Once my sister completed her chemotherapy and her double mastectomy, I elected to also have a prophylactic double mastectomy. Our mother had breast cancer in the late 80’s and after discussing it with my sister, my daughter, and the doctors, I felt I would be tempting fate if I didn’t have the surgery. I had choices and I had power over at least this portion of the results. 

We are both doing well. My sister had to have Chemo, a double mastectomy, radiation, and a final reconstruction surgery in 2017. This experience, while very scary and life changing, has bonded us even more than before. I cannot imagine not having her along-side for our many adventures in life. That felt threatened and she faced it all with strength and courage she didn’t even know she had.  Her advice to everyone would be to trust your care team. Let them all work together to make a treatment plan and give you the best chance possible for survival, and stay positive. Don’t read every medical article on the internet, they will scare you! Our hope is that you find some education and information along with a glimmer of hope in our story – especially my sister’s.
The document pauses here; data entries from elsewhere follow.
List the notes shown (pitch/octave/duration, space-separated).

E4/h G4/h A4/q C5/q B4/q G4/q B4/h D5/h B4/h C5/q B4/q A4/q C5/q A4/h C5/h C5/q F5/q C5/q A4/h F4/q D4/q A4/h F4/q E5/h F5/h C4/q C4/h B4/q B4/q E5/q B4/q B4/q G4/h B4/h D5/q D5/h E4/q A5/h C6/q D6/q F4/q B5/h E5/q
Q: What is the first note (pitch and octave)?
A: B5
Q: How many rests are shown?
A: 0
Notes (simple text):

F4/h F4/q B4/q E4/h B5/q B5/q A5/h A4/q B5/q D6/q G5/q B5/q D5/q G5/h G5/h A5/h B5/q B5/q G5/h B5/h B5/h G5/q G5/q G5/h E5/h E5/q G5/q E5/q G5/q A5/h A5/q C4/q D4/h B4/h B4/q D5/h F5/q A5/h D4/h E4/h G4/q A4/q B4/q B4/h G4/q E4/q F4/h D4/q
Lord, Give me the Strength

Kathy, Accounting

It was a sunny day;

It was a normal go-to-work day

When then the phone rang.

Wait a minute, would you repeat that?

I didn’t understand your answer.

I mean, I know you surely didn’t say the word Cancer.


Is this really happening?

So many questions, too much information

Decisions to make, which path do I take?

Lord, be with me.  I don’t want to make a mistake.


“And now it is time,” said the nurse, “are you ready?”

I guess so, but wait, I don’t want to do it!

Though I know that I must or I won’t have a future.

Lord, give me the strength to bear this torture. 


And strength did come!  And love did come.

When needed the most, the Lord was near.

Friends and family brought food, sent cards, and came by.

They brought laughter and joy, and wiped the tear from my eye.


Then came the drugs, really it was poison.

I think this will kill me, are you sure it is needed?

Sick, so sick.  How much longer? 

Weak, so weak.  I’m not going to make it.

Lord, give me strength to get up from this pit.


Finally over, Praise God, it is finished!

Hair starts to grow back, now that’s a relief.

To eat food again, oh, what a blessing!

Mom, would you make me some chicken and dressing?


Am I the same? No, I’m different.

I’ve learned to have courage and have boldness to speak.

BIG things are important -- not the small.

There is new beauty around me from the stars to the sand.

Looking back on that time, I now see the Lord’s hand.